Common User Journey Types
Amazon is usually held up as a beacon for designing great product journeys. Getting from search to checkout is painless. I am out of there inside a couple of minutes. I’d guess that most people know which product they want before even visiting the site.
Other common transactions that have a journey are donations. Here, I want some back story. This might be a short article or video. I also need to see contact information, the organisations charity credentials. Only after I have gained this reassurance will I be prepared to take the next step.
The most difficult and time sapping user journey is search. We need simplicity here. So look at the Google home page, a perfect landing page. One text box and a button. The logo tells you where you are. That’s it!
Key Components Of User Journeys
We need to start our, hopefully brief website journey, with compelling and/or accurate information. In as few words as possible and with relevant images. Everything on the page needs to gently guide the user towards a prominent call to action device. You only need one primary call to action on each page.
The call to action is totally based on your business goals. You want people to complete an action that hopefully leads to a transaction. This might be as simple as inviting someone to join your mailing list. For blogs, the call to action should be positioned at the end of the article.
I’ve now removed the newsletter pop-up window from my own website. I only added it because I fell into the trap of following others. However, most people hate them, I know I do. So I definitely won’t be advising anyone to use full-screen pop-up windows on projects. It really is bad UX.
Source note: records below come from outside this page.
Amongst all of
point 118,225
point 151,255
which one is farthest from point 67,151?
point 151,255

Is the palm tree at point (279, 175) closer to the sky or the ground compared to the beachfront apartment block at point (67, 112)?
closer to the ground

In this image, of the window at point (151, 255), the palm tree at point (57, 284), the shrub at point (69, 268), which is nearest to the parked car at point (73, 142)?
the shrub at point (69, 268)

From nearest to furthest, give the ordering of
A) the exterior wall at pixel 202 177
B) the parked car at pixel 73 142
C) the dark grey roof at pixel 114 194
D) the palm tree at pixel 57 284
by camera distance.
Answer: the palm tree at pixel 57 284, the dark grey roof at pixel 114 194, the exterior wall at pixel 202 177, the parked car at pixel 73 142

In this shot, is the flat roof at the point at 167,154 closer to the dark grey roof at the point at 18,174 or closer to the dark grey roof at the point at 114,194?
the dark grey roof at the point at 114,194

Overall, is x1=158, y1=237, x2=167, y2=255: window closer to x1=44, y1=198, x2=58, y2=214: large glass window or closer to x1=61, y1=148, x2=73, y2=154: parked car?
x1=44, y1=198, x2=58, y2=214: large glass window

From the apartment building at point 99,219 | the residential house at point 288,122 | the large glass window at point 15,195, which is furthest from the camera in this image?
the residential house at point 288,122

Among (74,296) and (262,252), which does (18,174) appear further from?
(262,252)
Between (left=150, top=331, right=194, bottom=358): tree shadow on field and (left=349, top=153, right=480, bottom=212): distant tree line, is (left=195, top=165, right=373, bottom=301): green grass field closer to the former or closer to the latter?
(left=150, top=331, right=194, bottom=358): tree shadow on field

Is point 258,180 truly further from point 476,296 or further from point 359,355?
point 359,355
User Behaviours and Design Patterns
Of course, you need to research the people you want to reach demographically. But there are common human behaviours we might all share. There is scientific evidence that people’s eyes tend to be drawn towards the left side of a web page, when there is more than one column.
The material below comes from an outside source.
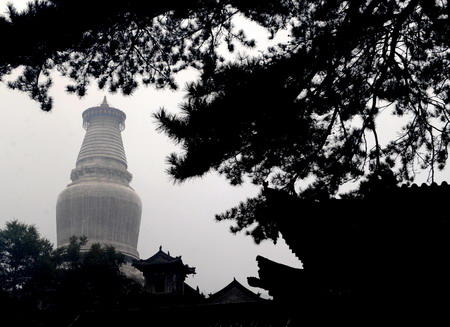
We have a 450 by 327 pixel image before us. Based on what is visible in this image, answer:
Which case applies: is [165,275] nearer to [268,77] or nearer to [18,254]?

It also only makes sense to have two or more columns if your website is like Wikipedia. The content here is less about transactions and more about finding information. The user journeys are frequently repeated and passive. The journey is not about enticement or an emotional experience.
If you sell products, try presenting them visually in threes. This can also work for donations. Giving people three clear options (usually with a recommended one) is amazingly satisfying and easy to follow.
Post Transaction Best Practices
If I have just made a purchase online, then at this point all I need is a polite confirmation page and email. At this stage of my user journey, I want reassurance and a sense of security. I really don’t want to be asked to complete a marketing survey or asked to join a newsletter. I would also rather not have to create an account if I don’t want to.
For me, the ultimate user journey ends when I am left alone. I don’t mind being contacted a couple of weeks later, perhaps asking me for a review. However, it’s better to leave people alone once a transaction is complete. People will return if the service was good.
An important aspect of user journeys is reassurance. This can be provided right from the start of the journey, as helpful facts, such as an FAQ. Social proof is also important, which might include a testimonial.
Make Webforms Easy To Complete
Webforms should only collect the information you need for a particular purpose. There are privacy issues to consider too. Don’t collect information you might want to use for marketing without consent. Forms should also look enticing and easy to complete.